▶ [What the task requires]
From top to bottom, return the records that follow exactly.

━━━

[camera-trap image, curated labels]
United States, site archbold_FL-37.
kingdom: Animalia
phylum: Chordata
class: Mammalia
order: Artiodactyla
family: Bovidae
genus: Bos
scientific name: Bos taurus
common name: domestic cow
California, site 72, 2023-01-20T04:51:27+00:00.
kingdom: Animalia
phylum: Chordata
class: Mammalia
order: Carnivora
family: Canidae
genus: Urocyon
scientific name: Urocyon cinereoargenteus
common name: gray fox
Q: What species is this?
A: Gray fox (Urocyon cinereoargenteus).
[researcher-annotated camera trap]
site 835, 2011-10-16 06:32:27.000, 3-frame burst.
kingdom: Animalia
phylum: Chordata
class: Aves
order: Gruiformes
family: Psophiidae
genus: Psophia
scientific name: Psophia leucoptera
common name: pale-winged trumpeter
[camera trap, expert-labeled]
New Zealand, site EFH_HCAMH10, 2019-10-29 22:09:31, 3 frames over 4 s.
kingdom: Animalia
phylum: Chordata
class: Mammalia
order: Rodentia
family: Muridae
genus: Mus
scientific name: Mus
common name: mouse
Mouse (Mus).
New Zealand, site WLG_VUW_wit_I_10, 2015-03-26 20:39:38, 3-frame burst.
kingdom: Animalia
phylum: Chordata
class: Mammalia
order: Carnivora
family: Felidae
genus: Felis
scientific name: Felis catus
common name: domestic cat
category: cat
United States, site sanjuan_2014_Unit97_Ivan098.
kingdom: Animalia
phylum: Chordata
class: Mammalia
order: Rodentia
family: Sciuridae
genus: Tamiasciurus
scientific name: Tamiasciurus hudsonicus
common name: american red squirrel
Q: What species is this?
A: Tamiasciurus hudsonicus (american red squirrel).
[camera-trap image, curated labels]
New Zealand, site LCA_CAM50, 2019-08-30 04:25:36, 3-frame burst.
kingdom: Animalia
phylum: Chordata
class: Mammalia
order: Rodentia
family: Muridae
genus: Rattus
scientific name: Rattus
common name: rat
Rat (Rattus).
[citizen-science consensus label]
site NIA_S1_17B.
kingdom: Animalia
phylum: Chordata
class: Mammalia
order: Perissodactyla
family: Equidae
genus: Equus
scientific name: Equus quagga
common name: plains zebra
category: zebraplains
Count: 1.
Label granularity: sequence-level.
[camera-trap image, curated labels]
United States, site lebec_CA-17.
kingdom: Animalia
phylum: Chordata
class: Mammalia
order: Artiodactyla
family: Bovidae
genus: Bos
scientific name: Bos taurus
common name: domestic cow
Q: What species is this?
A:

━━━

▶ [Result for this exercise]
[camera-trap image, curated labels]
United States, site archbold_FL-37.
kingdom: Animalia
phylum: Chordata
class: Mammalia
order: Artiodactyla
family: Bovidae
genus: Bos
scientific name: Bos taurus
common name: domestic cow
California, site 72, 2023-01-20T04:51:27+00:00.
kingdom: Animalia
phylum: Chordata
class: Mammalia
order: Carnivora
family: Canidae
genus: Urocyon
scientific name: Urocyon cinereoargenteus
common name: gray fox
Q: What species is this?
A: Gray fox (Urocyon cinereoargenteus).
[researcher-annotated camera trap]
site 835, 2011-10-16 06:32:27.000, 3-frame burst.
kingdom: Animalia
phylum: Chordata
class: Aves
order: Gruiformes
family: Psophiidae
genus: Psophia
scientific name: Psophia leucoptera
common name: pale-winged trumpeter
[camera trap, expert-labeled]
New Zealand, site EFH_HCAMH10, 2019-10-29 22:09:31, 3 frames over 4 s.
kingdom: Animalia
phylum: Chordata
class: Mammalia
order: Rodentia
family: Muridae
genus: Mus
scientific name: Mus
common name: mouse
Mouse (Mus).
New Zealand, site WLG_VUW_wit_I_10, 2015-03-26 20:39:38, 3-frame burst.
kingdom: Animalia
phylum: Chordata
class: Mammalia
order: Carnivora
family: Felidae
genus: Felis
scientific name: Felis catus
common name: domestic cat
category: cat
United States, site sanjuan_2014_Unit97_Ivan098.
kingdom: Animalia
phylum: Chordata
class: Mammalia
order: Rodentia
family: Sciuridae
genus: Tamiasciurus
scientific name: Tamiasciurus hudsonicus
common name: american red squirrel
Q: What species is this?
A: Tamiasciurus hudsonicus (american red squirrel).
[camera-trap image, curated labels]
New Zealand, site LCA_CAM50, 2019-08-30 04:25:36, 3-frame burst.
kingdom: Animalia
phylum: Chordata
class: Mammalia
order: Rodentia
family: Muridae
genus: Rattus
scientific name: Rattus
common name: rat
Rat (Rattus).
[citizen-science consensus label]
site NIA_S1_17B.
kingdom: Animalia
phylum: Chordata
class: Mammalia
order: Perissodactyla
family: Equidae
genus: Equus
scientific name: Equus quagga
common name: plains zebra
category: zebraplains
Count: 1.
Label granularity: sequence-level.
[camera-trap image, curated labels]
United States, site lebec_CA-17.
kingdom: Animalia
phylum: Chordata
class: Mammalia
order: Artiodactyla
family: Bovidae
genus: Bos
scientific name: Bos taurus
common name: domestic cow
Q: What species is this?
A:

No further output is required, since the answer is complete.